Why do we need probability? We need it for decision-making where we do decision analysis with uncertainty, optimization, and sensitivity analysis.
Probability is a numerical measure of the likelihood that an event will occur. A probability value is always assigned on a scale from 0 to 1, where a probability near one indicates an event is almost certain to occur.
In statistics, the notion of an experiment differs somewhat from that of an experiment in the physical sciences. In statistical experiments, probability determines outcomes. In some cases, experiments may occur in the same exact way, but with a different outcome each time they occur. This is why statistical experiments are sometimes called “Random Experiments.”
Experiment and its sample space
An experiment is any process that generates or gives well-defined outcomes.
A sample space for an experiment is the set of all experimental outcomes.
An experimental outcome is also called a sample point.
Methods used to Assign Probabilities
A. Classical Method: Assigning probabilities is based on the assumption of equally likely outcomes.
Example: Rolling a dice (Experiment)
S= (1, 2, 3, 4, 5) – (Sample space)
Probabilities: Each sample point has a 1 in 6 chance of occurring.
B. Relative Frequency Method: Assigning probabilities based on experimentation or historical data.
C. Subjective Method: Assigning probabilities based on judgment.
When economic conditions and a company’s circumstances change rapidly, it might be inappropriate to assign probabilities based solely on historical data. We can use any data available as well as our experience and intuition, but ultimately a probability value should express our degree of belief that the experimental outcome will occur. The best probability estimates are often obtained by combining the estimates from the classical or relative frequency approach with the subjective estimate.
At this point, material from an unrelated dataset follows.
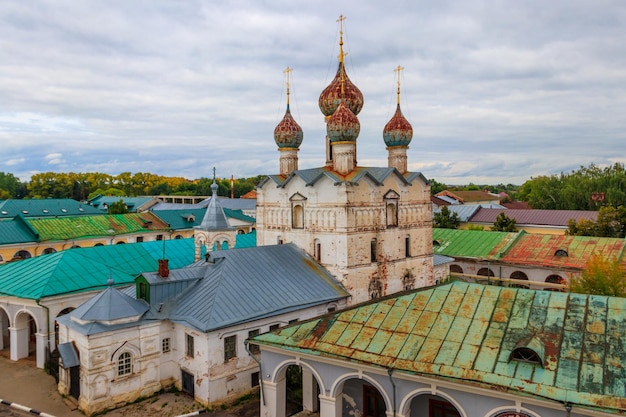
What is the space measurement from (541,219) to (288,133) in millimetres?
43217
Events and their probabilities
An event is referred to as a collection of sample points. The probability of any event is equal to the sum of the probabilities of the sample points in the event.
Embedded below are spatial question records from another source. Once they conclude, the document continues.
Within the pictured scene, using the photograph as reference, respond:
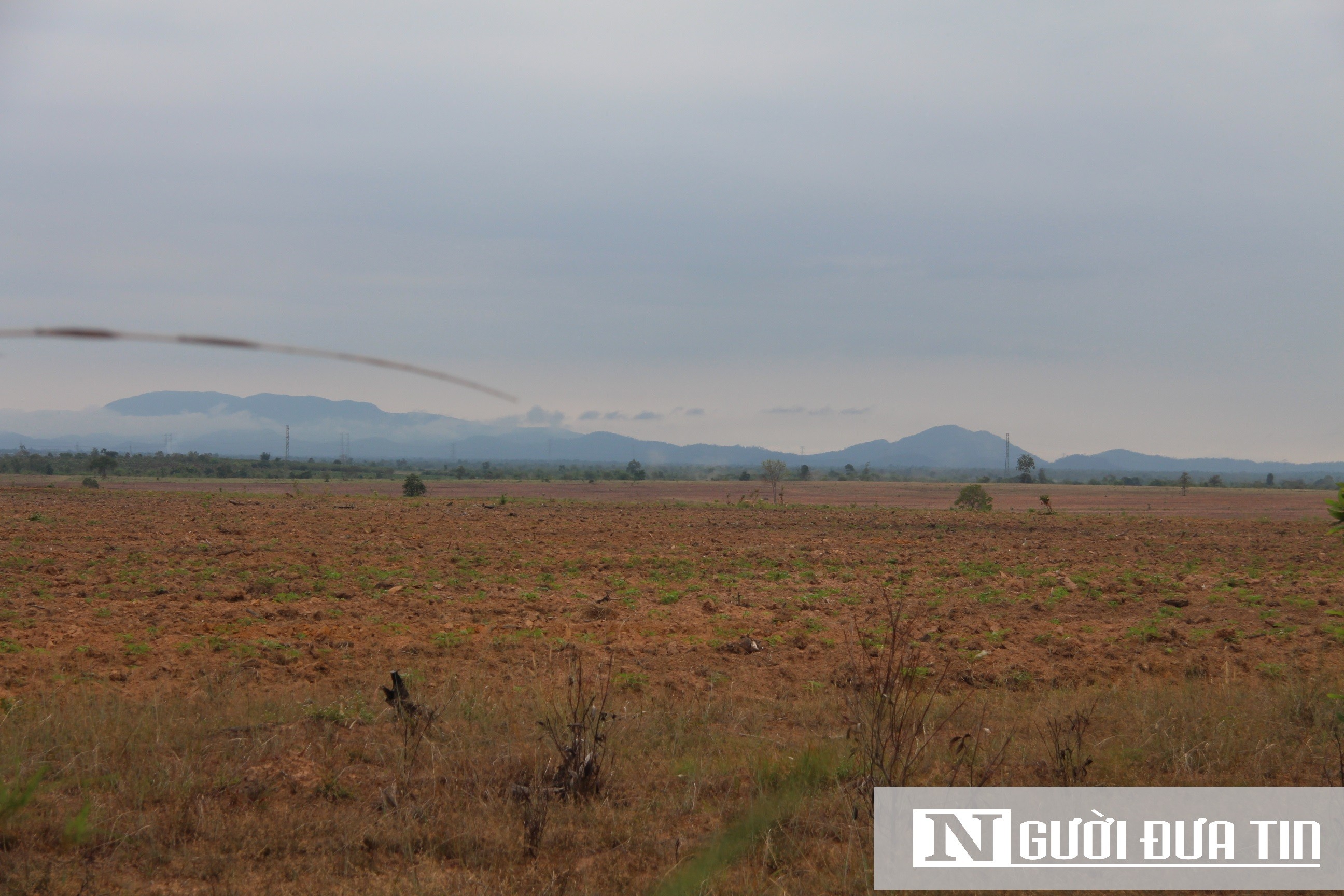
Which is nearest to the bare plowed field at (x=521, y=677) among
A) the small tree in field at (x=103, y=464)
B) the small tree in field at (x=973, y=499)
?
the small tree in field at (x=973, y=499)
Some basic relationships of probability
– Complement of an event: defined as the event consisting of all sample points that are not in A.
– Union of Two events: The Union of Events A and B is the event containing all sample points that are in A or B or both.
– Intersection of two events: The intersection of events A and B is the set of all sample points that are in both A and B.
– Addition Law: This law provides a way to compute the probability of event A, or B, or both A and B, occurring.
– Mutually Exclusive Events: Two events are said to be mutually exclusive if they have no sample points in common.
– Conditional Probability: The probability of an event occurring given that another event has occurred is called conditional probability.
– Multiplication Law: This law provides a way to compute the probability of the intersection of two events.
Prior Probability: it’s the initial probability of each possibility before we can see the data.
Posterior Probability: it’s the normalized answer after computing the probability for each data point.
Conditional Probability: it’s the probability of each possibility given the data.
Bayes’ theorem provides the means for revising the prior probabilities.